▶ ACTIONS DEMANDÉES:
a - Répondez à ces questions sur le billet :
(i) À quelle émission de radio Jean-Michel Javaux a-t-il répondu aux auditeurs ?
(ii) Quel parti n'a pas pu happer certaines sensibilités libérales ?
(iii) Quel axe sera, selon l'auteur, greffé au plan Marchall ?
b - Relevez tous les partis politiques nommés dans le billet.
c - Recopiez le passage du billet qui commence par les mots contenant "L’actuelle marée verte" et se termine par "tous ses électeurs.", en renommant "Javaux" en "Jean-Michel Javaux".

▶ EXTRAIT DE PAGE:

-=-=-=-=-

17/06/2009

So long Jamaica

olive_grossane

Que ce soit sur les ondes ou sur le net, les commentaires sur le nouvel olivier abondent, le plus souvent teintés d’amertume, voire de franche déception. Jean-Michel Javaux a d’ailleurs pu mesurer l’ampleur du mécontentement populaire en radio ce matin, où il était confronté aux questions des auditeurs de Matin Première. Pour la plupart des intervenants, le signal donné par Ecolo et le CDH s’accorde mal au résultat d’un scrutin qui traduisait largement la volonté de changement chez les électeurs wallons.

L’actuelle marée verte charrierait-elle les germes des dissensions  entre la gauche et la droite ? Cela semble évident. Si les francophones du pays ont manifestement intégré l’importance de l’enjeu écologique pour les générations à venir, le succès d’Ecolo s’explique aussi par le rejet massif d’une gauche contaminée par les affaires et d’une droite échouant à apparaître comme l’alternative la plus judicieuse à la mal-gouvernance. Il y a donc, parmi les électeurs verts, des déçus de la gauche peu enclins à basculer à droite et des sensibilités libérales que n’a pu happer le Mouvement Réformateur. C’est sans doute le constat qu’a dû dresser Javaux en déclarant ce matin qu’il ne pouvait plaire à tous ses électeurs.

A quoi faut-il s’attendre maintenant ?  Dans un premier temps, l’olivier va se réunir à l’abri des micros pour dresser la liste des priorités de chacun, c’est ce qu’a déclaré Jean-Michel Javaux ce matin. On est en droit de penser qu’un sixième axe « développement durable » sera rapidement greffé au plan Marchall, sur lequel le PS a certainement déjà donné un feu vert de principe. Dans le cas contraire, les écolos auraient-il pu choisir le PS ? Je ne le crois pas.

-=-=-=-=-

▶ Données stockées:
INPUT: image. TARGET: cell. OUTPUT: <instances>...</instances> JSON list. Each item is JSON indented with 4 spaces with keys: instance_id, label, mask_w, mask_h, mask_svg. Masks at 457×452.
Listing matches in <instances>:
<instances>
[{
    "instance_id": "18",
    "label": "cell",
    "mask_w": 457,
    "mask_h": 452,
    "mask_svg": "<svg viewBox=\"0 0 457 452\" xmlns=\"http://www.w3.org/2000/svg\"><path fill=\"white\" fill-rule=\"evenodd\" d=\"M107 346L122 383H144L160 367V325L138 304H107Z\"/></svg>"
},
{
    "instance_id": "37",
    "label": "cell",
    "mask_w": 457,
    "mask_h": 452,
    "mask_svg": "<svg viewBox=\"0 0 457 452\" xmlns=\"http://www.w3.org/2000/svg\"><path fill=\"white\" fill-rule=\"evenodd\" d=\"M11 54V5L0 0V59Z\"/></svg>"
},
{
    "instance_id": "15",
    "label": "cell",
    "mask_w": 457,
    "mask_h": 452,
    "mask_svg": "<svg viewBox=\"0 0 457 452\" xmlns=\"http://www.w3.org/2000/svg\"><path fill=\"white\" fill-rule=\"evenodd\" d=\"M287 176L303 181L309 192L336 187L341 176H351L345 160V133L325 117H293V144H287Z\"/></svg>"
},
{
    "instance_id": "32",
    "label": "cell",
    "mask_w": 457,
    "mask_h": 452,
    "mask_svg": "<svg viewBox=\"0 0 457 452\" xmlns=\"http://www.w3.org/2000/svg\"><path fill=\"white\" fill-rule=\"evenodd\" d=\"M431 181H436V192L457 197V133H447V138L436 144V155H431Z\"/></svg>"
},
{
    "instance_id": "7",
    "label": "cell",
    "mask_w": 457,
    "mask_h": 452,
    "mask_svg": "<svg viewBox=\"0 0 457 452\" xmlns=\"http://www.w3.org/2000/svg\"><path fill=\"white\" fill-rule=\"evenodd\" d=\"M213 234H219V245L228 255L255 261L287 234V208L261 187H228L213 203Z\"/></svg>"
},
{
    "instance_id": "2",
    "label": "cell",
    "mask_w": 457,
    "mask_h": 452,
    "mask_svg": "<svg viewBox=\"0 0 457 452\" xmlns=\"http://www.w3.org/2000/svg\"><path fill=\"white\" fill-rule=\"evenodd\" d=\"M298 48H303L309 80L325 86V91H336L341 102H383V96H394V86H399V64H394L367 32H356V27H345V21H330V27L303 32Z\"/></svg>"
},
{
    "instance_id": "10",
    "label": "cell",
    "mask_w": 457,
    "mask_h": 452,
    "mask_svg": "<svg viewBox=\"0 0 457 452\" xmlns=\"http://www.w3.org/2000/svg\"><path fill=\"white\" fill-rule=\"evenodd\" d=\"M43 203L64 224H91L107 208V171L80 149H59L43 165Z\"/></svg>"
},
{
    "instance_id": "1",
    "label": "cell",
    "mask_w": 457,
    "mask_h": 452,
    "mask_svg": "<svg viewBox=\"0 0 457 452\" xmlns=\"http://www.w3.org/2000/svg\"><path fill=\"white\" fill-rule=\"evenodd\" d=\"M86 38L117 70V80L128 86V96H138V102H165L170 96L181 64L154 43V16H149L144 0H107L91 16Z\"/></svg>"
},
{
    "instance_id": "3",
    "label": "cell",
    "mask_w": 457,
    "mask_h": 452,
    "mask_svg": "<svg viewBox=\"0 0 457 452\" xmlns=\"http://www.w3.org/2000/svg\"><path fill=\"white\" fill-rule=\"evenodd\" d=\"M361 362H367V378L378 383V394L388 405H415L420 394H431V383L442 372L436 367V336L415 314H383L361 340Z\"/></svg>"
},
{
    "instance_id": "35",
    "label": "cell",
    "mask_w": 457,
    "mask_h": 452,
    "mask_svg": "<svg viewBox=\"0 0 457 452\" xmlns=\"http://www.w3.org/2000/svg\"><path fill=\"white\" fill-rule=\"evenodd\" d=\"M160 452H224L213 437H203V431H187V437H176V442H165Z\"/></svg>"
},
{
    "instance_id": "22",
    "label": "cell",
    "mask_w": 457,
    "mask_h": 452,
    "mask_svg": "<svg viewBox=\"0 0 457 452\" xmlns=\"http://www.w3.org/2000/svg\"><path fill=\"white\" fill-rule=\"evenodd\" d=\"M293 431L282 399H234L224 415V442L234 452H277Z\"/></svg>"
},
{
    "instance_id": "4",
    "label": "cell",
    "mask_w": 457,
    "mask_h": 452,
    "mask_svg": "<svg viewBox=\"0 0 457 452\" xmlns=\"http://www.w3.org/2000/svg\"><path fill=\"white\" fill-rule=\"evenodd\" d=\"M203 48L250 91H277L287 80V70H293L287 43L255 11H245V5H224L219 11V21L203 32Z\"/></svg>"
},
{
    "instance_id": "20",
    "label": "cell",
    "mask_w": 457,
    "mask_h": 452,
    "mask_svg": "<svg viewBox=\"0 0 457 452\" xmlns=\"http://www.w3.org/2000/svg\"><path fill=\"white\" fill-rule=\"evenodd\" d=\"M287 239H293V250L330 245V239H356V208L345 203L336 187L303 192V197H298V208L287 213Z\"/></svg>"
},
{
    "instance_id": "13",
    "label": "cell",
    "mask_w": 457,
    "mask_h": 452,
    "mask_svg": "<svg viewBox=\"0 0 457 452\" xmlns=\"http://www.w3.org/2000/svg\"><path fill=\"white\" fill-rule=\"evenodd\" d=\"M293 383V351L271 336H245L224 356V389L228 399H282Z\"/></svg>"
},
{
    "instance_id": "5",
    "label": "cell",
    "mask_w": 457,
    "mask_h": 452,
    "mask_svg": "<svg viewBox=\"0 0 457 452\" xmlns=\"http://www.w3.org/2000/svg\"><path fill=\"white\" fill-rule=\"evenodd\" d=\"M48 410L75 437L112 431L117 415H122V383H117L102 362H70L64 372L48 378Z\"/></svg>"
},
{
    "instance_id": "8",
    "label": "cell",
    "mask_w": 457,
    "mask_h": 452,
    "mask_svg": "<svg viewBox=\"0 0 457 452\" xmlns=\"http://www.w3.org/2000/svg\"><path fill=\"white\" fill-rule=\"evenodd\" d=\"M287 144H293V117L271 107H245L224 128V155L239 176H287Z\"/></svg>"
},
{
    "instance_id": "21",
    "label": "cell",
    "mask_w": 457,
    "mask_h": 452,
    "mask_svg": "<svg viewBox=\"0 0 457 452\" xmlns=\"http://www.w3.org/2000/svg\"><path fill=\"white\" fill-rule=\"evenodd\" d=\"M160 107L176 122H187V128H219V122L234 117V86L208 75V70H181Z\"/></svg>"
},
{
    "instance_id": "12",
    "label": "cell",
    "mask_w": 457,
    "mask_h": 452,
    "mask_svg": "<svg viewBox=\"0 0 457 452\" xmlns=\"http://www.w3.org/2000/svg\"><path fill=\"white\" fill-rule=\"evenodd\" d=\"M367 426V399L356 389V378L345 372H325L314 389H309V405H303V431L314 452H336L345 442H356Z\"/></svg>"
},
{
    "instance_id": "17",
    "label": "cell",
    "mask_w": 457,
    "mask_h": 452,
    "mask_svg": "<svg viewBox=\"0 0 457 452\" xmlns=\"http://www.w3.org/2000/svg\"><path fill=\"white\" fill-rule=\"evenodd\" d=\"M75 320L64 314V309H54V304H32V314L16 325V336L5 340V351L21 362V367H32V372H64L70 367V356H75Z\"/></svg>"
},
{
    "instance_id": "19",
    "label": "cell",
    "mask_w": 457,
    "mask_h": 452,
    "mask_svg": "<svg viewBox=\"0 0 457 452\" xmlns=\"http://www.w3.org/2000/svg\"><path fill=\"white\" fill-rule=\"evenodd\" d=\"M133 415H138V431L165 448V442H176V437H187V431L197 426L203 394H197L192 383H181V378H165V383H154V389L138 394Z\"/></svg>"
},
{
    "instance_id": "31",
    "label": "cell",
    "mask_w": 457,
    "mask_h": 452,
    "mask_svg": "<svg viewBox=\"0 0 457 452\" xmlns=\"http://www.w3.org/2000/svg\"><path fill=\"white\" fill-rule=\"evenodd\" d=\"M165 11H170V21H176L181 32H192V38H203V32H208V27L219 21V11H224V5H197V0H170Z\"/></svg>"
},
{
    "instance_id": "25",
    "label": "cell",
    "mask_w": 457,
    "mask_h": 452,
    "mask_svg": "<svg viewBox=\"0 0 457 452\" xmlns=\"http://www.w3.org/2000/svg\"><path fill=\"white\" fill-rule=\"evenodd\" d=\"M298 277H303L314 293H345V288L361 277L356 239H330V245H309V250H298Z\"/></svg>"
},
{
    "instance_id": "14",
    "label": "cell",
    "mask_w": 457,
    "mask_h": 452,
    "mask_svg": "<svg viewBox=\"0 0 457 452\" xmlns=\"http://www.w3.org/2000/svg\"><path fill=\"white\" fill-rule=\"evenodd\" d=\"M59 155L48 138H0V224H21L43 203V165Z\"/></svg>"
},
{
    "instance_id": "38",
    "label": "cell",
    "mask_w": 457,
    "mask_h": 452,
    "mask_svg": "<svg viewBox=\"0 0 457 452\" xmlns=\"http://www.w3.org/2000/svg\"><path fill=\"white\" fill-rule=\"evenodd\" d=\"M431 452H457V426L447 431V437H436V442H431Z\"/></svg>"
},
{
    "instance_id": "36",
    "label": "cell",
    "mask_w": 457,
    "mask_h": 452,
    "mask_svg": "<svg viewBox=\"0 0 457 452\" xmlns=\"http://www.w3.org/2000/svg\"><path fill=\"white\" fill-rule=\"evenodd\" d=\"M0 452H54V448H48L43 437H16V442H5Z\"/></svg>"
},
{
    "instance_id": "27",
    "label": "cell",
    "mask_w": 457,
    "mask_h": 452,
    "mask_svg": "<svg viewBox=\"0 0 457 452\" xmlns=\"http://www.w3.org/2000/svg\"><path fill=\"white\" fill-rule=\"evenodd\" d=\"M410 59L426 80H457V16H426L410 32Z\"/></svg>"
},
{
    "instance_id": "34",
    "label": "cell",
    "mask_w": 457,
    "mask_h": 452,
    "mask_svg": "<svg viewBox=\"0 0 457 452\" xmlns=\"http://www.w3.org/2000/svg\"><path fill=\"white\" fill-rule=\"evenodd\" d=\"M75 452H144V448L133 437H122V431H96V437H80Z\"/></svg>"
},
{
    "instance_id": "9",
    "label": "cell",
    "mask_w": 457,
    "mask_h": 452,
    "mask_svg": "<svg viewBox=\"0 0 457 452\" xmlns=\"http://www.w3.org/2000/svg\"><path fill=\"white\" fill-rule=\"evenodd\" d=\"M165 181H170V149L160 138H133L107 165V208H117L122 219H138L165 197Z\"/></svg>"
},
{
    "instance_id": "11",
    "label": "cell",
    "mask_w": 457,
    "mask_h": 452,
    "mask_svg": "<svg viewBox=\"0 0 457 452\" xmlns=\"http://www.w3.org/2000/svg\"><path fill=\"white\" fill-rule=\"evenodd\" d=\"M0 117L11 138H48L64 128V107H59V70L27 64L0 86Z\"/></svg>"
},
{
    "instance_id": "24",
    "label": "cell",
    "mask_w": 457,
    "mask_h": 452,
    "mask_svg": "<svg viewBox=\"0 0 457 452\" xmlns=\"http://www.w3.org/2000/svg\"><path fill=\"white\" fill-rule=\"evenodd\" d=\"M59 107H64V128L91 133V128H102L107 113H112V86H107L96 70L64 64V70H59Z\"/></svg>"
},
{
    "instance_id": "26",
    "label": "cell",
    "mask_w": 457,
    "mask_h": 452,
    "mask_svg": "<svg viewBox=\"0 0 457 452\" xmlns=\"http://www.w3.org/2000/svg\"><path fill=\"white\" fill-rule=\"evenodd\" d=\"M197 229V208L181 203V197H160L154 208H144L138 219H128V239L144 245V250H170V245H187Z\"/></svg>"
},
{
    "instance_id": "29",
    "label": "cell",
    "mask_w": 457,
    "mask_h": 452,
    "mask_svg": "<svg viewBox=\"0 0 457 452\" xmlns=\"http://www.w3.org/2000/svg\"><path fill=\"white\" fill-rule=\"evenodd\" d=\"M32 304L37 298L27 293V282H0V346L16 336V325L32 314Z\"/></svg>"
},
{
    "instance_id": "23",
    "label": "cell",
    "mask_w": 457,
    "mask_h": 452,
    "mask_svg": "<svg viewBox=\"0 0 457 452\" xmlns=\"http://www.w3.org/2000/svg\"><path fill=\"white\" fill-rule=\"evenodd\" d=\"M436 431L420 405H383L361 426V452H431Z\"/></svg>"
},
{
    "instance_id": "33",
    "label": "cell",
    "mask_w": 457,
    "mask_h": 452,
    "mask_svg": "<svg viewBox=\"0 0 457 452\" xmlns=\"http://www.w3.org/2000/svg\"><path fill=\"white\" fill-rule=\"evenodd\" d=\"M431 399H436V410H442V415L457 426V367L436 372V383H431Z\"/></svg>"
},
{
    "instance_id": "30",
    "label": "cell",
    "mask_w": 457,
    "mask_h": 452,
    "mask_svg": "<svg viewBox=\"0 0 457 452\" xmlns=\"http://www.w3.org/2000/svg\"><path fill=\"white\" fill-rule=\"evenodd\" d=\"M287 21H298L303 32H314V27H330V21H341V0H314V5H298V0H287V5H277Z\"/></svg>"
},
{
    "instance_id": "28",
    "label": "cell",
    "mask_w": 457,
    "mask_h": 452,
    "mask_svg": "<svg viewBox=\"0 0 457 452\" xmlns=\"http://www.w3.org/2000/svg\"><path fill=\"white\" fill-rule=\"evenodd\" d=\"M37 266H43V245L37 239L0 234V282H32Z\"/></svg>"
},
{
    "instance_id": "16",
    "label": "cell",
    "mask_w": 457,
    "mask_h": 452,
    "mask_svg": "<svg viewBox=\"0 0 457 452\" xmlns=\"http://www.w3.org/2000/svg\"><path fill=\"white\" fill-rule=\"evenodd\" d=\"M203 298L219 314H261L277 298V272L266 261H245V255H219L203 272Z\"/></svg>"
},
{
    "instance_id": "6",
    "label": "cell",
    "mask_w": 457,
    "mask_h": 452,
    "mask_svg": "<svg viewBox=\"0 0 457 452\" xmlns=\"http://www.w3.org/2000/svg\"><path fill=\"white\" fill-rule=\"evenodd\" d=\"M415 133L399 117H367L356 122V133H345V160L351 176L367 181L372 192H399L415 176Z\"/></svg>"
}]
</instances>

-=-=-=-=-

▶ RÉPONSES AUX TÂCHES:
a -
(i) Matin Première
(ii) Le Mouvement Réformateur
(iii) Un sixième axe « développement durable »

b -
Ecolo
le CDH
le Mouvement Réformateur
le PS

c -
L’actuelle marée verte charrierait-elle les germes des dissensions  entre la gauche et la droite ? Cela semble évident. Si les francophones du pays ont manifestement intégré l’importance de l’enjeu écologique pour les générations à venir, le succès d’Ecolo s’explique aussi par le rejet massif d’une gauche contaminée par les affaires et d’une droite échouant à apparaître comme l’alternative la plus judicieuse à la mal-gouvernance. Il y a donc, parmi les électeurs verts, des déçus de la gauche peu enclins à basculer à droite et des sensibilités libérales que n’a pu happer le Mouvement Réformateur. C’est sans doute le constat qu’a dû dresser Jean-Michel Javaux en déclarant ce matin qu’il ne pouvait plaire à tous ses électeurs.